**ASSIGNMENT**. Rewrite the stretch from the start of the records through the line that contains "Квартира в Тивате, Черногория, 102", replacing "Sun Visor" with "Sunshade" and leaving everything else unchanged.

Start of SOURCE MATERIAL

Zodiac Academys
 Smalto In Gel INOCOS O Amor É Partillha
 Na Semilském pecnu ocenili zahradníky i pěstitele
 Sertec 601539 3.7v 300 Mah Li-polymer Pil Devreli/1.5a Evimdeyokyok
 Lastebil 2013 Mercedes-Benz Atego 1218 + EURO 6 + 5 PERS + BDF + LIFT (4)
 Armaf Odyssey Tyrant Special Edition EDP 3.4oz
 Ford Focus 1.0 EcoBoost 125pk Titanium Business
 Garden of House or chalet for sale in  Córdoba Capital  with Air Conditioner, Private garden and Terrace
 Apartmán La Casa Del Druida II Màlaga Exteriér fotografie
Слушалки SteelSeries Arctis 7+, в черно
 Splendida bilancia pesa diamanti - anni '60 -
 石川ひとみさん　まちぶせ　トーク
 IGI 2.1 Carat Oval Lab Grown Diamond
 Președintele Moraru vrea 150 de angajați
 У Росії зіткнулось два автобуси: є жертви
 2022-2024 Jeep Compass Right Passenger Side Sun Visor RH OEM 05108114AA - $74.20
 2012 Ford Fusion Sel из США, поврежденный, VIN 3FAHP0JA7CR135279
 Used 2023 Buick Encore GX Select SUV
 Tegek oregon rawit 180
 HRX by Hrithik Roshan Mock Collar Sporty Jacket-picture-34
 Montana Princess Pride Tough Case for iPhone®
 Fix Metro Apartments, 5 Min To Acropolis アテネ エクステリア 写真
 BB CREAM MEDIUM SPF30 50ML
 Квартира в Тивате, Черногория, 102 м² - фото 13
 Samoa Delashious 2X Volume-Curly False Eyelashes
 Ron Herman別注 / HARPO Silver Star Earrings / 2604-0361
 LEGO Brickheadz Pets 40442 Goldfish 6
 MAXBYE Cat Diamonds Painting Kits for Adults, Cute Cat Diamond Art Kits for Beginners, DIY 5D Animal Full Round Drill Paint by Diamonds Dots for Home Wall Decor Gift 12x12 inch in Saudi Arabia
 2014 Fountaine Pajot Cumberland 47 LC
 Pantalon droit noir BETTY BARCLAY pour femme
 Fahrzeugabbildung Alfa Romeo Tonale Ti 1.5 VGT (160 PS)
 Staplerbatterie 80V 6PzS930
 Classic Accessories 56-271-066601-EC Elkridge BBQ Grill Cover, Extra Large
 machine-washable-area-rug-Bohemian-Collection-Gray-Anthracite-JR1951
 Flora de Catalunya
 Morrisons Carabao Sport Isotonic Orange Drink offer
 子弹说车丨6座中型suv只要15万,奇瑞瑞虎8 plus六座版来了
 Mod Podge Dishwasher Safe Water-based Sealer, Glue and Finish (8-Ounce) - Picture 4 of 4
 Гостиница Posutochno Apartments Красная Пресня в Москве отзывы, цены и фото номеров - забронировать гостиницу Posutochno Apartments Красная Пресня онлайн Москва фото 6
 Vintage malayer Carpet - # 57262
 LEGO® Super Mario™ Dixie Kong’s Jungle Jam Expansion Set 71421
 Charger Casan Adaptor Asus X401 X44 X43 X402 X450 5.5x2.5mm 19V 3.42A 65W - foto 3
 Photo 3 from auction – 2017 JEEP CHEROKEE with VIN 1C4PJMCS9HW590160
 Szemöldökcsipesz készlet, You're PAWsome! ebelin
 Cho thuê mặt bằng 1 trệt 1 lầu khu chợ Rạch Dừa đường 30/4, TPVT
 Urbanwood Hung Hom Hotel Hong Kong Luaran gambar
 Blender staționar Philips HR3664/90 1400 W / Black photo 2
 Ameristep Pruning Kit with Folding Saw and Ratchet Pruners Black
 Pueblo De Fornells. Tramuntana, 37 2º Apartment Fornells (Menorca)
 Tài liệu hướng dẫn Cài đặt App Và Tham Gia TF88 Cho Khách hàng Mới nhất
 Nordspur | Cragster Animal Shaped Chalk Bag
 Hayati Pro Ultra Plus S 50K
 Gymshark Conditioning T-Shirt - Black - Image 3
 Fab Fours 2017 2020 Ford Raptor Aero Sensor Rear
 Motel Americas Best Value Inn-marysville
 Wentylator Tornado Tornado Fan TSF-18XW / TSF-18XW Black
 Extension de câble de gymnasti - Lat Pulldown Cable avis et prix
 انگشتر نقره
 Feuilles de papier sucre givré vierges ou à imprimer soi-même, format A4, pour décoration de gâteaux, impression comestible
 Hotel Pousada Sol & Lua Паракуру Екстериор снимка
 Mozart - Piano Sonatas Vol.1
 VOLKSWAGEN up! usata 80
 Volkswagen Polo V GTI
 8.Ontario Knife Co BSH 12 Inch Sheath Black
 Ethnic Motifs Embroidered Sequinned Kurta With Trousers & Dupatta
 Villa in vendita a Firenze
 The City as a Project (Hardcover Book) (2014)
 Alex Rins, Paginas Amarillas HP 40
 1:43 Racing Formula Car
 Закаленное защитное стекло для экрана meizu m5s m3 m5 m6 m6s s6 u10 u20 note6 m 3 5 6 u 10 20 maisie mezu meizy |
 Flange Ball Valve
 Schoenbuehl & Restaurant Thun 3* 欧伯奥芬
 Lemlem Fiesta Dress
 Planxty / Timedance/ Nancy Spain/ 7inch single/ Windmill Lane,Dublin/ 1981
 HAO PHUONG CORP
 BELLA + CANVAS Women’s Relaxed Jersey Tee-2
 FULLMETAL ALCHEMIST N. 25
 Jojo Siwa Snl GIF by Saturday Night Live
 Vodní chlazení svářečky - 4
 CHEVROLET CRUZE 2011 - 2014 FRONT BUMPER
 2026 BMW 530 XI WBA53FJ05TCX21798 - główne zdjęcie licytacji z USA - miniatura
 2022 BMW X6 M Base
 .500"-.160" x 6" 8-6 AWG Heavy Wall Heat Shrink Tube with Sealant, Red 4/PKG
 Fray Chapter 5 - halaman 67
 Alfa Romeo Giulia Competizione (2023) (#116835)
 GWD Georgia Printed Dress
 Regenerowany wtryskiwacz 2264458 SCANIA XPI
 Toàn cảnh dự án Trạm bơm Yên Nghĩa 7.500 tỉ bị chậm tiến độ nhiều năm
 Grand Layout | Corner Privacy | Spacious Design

End of SOURCE MATERIAL

**COMPLETED EXERCISE**.
Zodiac Academys
 Smalto In Gel INOCOS O Amor É Partillha
 Na Semilském pecnu ocenili zahradníky i pěstitele
 Sertec 601539 3.7v 300 Mah Li-polymer Pil Devreli/1.5a Evimdeyokyok
 Lastebil 2013 Mercedes-Benz Atego 1218 + EURO 6 + 5 PERS + BDF + LIFT (4)
 Armaf Odyssey Tyrant Special Edition EDP 3.4oz
 Ford Focus 1.0 EcoBoost 125pk Titanium Business
 Garden of House or chalet for sale in  Córdoba Capital  with Air Conditioner, Private garden and Terrace
 Apartmán La Casa Del Druida II Màlaga Exteriér fotografie
Слушалки SteelSeries Arctis 7+, в черно
 Splendida bilancia pesa diamanti - anni '60 -
 石川ひとみさん　まちぶせ　トーク
 IGI 2.1 Carat Oval Lab Grown Diamond
 Președintele Moraru vrea 150 de angajați
 У Росії зіткнулось два автобуси: є жертви
 2022-2024 Jeep Compass Right Passenger Side Sunshade RH OEM 05108114AA - $74.20
 2012 Ford Fusion Sel из США, поврежденный, VIN 3FAHP0JA7CR135279
 Used 2023 Buick Encore GX Select SUV
 Tegek oregon rawit 180
 HRX by Hrithik Roshan Mock Collar Sporty Jacket-picture-34
 Montana Princess Pride Tough Case for iPhone®
 Fix Metro Apartments, 5 Min To Acropolis アテネ エクステリア 写真
 BB CREAM MEDIUM SPF30 50ML
 Квартира в Тивате, Черногория, 102 м² - фото 13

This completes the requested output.